Secoisolariciresinol diglucoside
- Names: IUPAC name (8R,8′R)-4,4′-Dihydroxy-3,3′-dimethoxylignane-9,9′-diyl di(β-D-glucopyranoside)

Identifiers
- CAS Number: 158932–33–3;
- 3D model (JSmol): Interactive image;
- ChemSpider: 8093627;
- KEGG: C22584;
- PubChem CID: 9917980;
- UNII: T9281L29MV;
- CompTox Dashboard (EPA): DTXSID40432760 ;

Properties
- Chemical formula: C_{32}H_{46}O_{16}
- Molar mass: 686.704 g·mol^{−1}

= Secoisolariciresinol diglucoside =

Antioxidant phytoestrogen

Secoisolariciresinol diglucoside (SDG) is an antioxidant phytoestrogen present in flax, sunflower, sesame, and pumpkin seeds. In food, it can be found in commercial breads containing flaxseed. It is a precursor of mammal lignans which are produced in the colon from chemicals in foods.

== Extraction ==
Secoisolariciresinol diglucoside can be isolated from de-fatted (hexane extraction) flaxseed by extraction of the lignan polymer precursor with a water/acetone mixture, followed by acetone removal and alkaline hydrolysis.

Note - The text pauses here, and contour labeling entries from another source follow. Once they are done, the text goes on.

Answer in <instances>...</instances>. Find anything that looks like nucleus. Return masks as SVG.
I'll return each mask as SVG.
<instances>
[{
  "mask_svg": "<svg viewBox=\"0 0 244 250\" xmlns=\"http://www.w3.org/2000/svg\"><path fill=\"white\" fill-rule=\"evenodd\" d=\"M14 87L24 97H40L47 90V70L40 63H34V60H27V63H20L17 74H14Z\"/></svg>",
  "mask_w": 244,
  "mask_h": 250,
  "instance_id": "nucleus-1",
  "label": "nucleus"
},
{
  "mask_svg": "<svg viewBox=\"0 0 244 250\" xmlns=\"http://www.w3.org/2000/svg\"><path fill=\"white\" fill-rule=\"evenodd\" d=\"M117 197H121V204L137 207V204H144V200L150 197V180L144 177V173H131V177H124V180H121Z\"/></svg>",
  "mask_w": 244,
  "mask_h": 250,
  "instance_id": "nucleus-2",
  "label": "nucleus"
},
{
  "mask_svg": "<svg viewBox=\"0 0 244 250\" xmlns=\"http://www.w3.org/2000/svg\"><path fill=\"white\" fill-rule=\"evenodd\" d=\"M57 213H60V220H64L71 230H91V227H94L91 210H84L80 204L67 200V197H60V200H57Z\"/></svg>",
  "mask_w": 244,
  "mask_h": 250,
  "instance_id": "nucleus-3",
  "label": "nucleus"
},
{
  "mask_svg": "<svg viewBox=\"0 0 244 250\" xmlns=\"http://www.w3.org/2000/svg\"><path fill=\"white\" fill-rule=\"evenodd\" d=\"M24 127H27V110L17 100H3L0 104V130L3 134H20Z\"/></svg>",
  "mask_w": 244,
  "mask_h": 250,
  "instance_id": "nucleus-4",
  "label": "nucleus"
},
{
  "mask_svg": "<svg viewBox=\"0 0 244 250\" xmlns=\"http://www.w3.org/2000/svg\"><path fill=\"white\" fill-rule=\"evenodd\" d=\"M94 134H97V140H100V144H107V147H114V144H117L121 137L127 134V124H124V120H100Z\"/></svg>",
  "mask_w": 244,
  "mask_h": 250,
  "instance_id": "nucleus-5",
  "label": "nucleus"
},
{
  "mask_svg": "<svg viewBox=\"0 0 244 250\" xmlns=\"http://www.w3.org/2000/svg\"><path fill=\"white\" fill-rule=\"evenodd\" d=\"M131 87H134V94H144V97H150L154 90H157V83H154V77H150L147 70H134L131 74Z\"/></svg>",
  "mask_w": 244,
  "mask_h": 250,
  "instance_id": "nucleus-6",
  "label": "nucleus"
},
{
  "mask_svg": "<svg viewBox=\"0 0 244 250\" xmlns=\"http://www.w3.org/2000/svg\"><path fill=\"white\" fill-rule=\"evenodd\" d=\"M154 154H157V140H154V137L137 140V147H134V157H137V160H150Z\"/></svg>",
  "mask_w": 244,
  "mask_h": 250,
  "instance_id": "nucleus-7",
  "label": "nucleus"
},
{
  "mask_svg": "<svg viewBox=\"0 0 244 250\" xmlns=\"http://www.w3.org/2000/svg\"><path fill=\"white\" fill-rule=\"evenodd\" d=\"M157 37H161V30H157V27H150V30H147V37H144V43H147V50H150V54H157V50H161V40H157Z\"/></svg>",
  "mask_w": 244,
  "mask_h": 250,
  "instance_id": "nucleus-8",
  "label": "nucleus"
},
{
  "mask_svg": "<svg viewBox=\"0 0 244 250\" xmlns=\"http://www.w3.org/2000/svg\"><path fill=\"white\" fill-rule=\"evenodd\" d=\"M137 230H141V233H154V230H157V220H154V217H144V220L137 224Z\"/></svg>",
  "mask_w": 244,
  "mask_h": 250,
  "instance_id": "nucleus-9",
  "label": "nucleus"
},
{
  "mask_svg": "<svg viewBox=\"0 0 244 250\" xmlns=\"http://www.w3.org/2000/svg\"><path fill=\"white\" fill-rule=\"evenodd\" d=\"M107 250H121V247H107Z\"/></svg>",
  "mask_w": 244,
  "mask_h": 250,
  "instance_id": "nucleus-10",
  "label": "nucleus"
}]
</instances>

== Studies on biological effects ==

Secoisolariciresinol diglucoside slows the growth of human breast cancer in mice.

Secoisolariciresinol diglucoside may be manipulated by different CYP enzymes in Eukaryotes. Due to its inherent size of 687Da, it will not pass the blood–brain barrier (which is somewhat limited to molecules smaller than 500Da).

In one histology group of adult patients with Grade IV malignant glioma, consuming secoisolariciresinol is associated with poorer survival outcomes, while for Grade III patients it is associated with more positive outcomes.

In rabbits, SDG reduced hypercholesterolemic atherosclerosis and this effect was associated with a decrease in serum cholesterol, LDL-C, and lipid peroxidation product and an increase in HDL-C and antioxidant reserve.

SDG has been shown to counter oxidative stress in human colonic epithelial tissue and protect against mtDNA damage in vitro, by H_{2}O_{2} exposure, in a dose-dependent manner, and counters (in-vitro) oxidative stress on heart cells caused by Iron overload.